Set up Bayesian network model, calculate the probability of every shaft tower occurrence risk;Patrol in conjunction with pole tower operation risk probability and inspector
The inspection time, two targets set up aggregative model, utilized predetermined intelligent algorithm to be optimized this model and solved, patrol and examine for power transmission line
Scientific and effective polling path is provided, enables inspector preferentially patrolling and examining the bar that occurrence risk probability is bigger when patrolling and examining operation
Tower and ensure that monitoring time is the shortest, improves and patrols and examines efficiency.
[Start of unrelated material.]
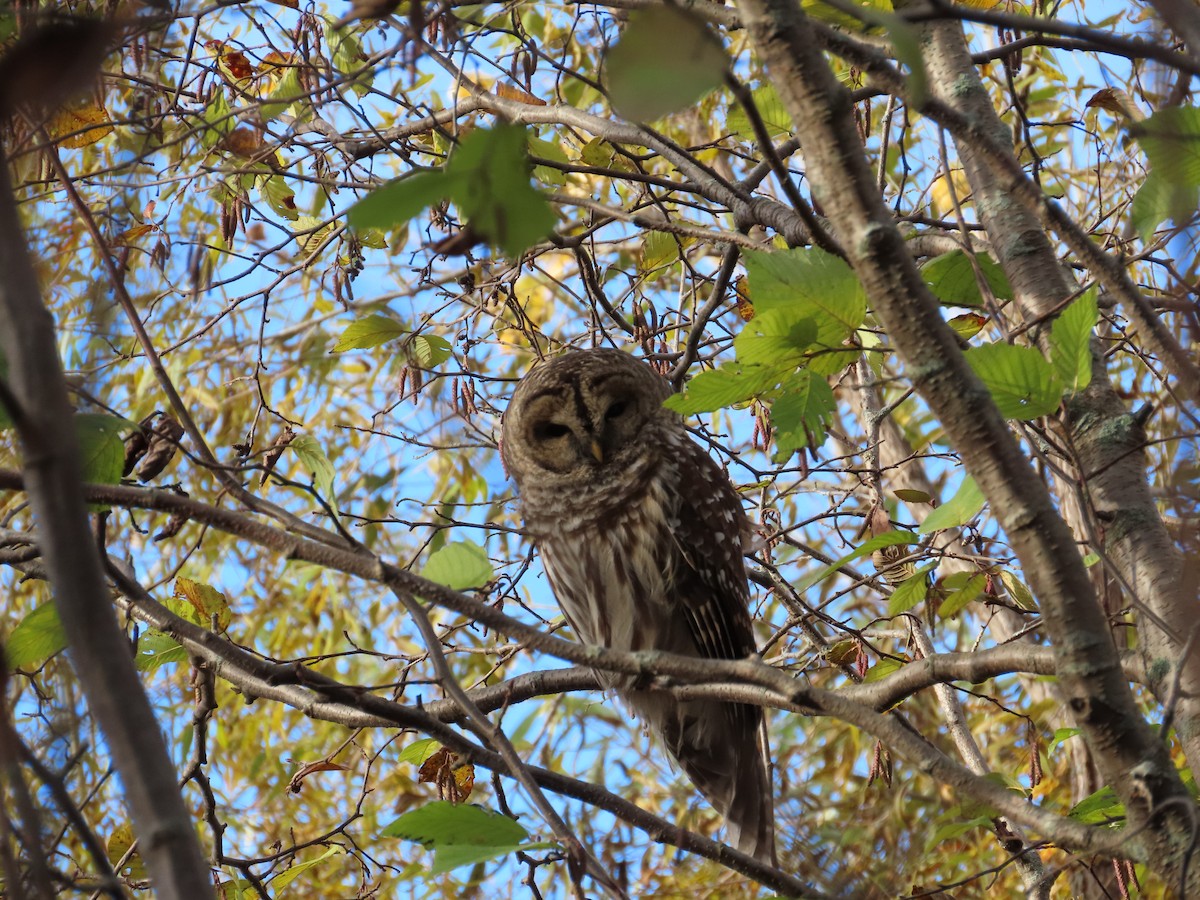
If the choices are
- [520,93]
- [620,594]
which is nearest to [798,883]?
[620,594]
In order to the beneficial effect of data processing method that the present invention propose is better described, test underneath with example
Card:
Table 1 below is the coordinate position of 30 shaft towers, and wherein X is the abscissa of shaft tower, and Y is the vertical coordinate of shaft tower;The most several
The shaft tower initial data in year, sets up Bayesian network model, such as Fig. 2, utilizes Bayesian network to be calculated the operation wind of shaft tower
Danger probability is shown in Table 2;Wherein table 3 is the difficult coefficient in shaft tower path.
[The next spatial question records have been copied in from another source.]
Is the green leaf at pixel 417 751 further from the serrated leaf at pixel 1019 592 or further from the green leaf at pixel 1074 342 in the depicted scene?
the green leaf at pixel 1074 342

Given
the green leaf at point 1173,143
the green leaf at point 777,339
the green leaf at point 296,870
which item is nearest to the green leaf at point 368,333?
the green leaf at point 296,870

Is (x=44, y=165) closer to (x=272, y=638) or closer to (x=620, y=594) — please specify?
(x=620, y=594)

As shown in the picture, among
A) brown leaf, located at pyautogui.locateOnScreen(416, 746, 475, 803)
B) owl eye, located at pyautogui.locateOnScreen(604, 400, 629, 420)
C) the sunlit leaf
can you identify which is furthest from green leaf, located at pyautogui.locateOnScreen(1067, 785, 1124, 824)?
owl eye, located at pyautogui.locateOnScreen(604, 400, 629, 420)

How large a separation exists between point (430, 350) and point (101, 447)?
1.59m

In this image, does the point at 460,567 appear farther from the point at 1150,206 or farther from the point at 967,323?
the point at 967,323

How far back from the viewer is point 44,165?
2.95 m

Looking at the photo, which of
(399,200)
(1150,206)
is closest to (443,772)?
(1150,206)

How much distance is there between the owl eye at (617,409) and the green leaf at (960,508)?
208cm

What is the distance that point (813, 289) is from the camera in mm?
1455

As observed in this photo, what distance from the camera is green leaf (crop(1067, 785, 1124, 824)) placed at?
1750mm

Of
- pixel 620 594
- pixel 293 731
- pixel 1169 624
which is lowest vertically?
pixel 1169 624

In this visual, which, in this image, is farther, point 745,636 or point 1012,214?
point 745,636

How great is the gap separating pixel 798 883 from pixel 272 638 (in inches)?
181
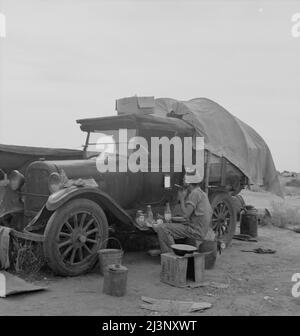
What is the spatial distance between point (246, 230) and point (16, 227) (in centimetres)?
509

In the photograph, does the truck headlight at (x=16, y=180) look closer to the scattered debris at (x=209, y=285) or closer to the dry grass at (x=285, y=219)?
the scattered debris at (x=209, y=285)

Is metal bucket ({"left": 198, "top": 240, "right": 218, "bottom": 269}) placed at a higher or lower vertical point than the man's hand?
lower

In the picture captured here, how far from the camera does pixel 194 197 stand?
689cm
Table 1 shaft tower coordinate
Table 2 pole tower operation risk probability
Table 3 shaft tower path difficulty coefficient
From the foregoing, at the path difficulty coefficient of known shaft tower coordinate parameters, pole tower operation risk probability and shaft tower, build
Vertical inspector's monitoring time and the aggregative model of pole tower operation risk, utilize predetermined intelligent algorithm to be optimized this model and ask
Solve, obtain optimum polling path, as shown in Figure 3.Visible the method not only allows for inspector and completes patrol task and to spend
Time, consider simultaneously shaft tower occur risk probability, during patrol task, it is possible to preferentially patrol and examine occurrence risk probability
Bigger shaft tower, what guarantee monitoring time was shorter simultaneously completes task, has science and reasonability.
The power transmission line polling path planning system provided the embodiment of the present invention below is introduced, transmission of electricity described below
Line polling path planning system can be mutually to should refer to above-described power transmission line polling path planing method.
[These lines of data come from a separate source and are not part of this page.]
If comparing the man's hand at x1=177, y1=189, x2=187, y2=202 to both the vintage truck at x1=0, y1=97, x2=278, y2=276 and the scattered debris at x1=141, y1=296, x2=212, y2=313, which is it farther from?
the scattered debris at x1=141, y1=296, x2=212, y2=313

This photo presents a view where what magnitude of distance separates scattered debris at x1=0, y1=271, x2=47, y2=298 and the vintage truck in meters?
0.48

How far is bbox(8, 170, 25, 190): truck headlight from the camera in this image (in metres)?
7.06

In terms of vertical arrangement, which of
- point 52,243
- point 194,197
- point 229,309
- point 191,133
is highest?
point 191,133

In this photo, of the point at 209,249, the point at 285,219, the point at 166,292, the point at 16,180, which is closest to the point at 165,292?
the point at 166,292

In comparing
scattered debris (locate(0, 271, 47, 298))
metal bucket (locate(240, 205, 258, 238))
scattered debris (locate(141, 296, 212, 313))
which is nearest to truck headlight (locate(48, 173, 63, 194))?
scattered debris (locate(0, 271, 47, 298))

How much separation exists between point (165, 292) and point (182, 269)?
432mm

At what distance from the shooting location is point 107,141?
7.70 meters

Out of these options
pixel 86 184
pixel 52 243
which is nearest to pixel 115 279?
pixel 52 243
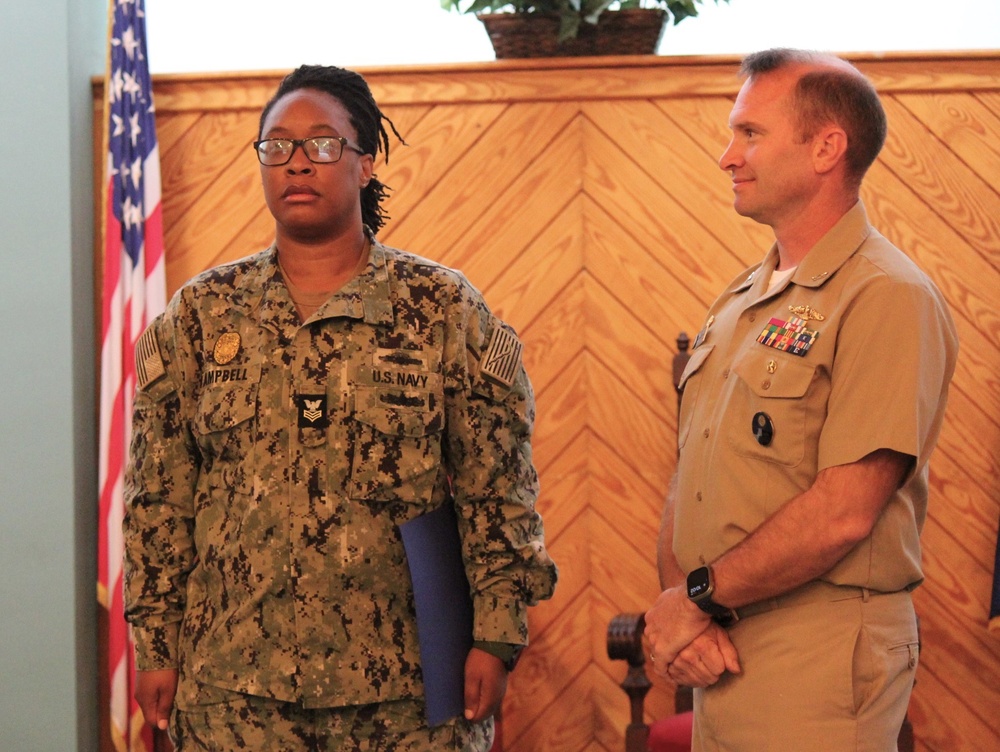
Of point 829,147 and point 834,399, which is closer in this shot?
point 834,399

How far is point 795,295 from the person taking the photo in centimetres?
184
Refer to the structured flowchart of the power transmission line polling path planning system that Fig. 4, Fig. 4 are provided by the embodiment of the present invention;
This system may include that
Initialization module 100, is used for initializing predefined parameter information;Wherein, described predefined parameter information includes that shaft tower is joined
Number, shaft tower risk run path difficulty coefficient and predetermined intelligent algorithm parameter between factor initial data, shaft tower;
Shaft tower risk service condition probabilistic module 200, carries out pre-for described shaft tower risk is run factor initial data
Process, according to pretreated data, set up Bayesian network model and calculate the shaft tower wind of corresponding shaft tower risk operation factor
Danger service condition probability;
Monitoring time model module 300 between tower, is used for according to path difficulty coefficient between described shaft tower parameter and described shaft tower,
Set up monitoring time model between tower;
Comprehensively patrol and examine model module 400, for according to when patrolling and examining between described shaft tower risk service condition probability and described tower
Between model, set up comprehensively patrol and examine model;
Optimum polling path module 500, for according to predetermined intelligent algorithm parameter, utilizes predetermined intelligent algorithm to comprehensive mould
Type solves, and when satisfied termination iterated conditional, output is optimum polling path after optimizing.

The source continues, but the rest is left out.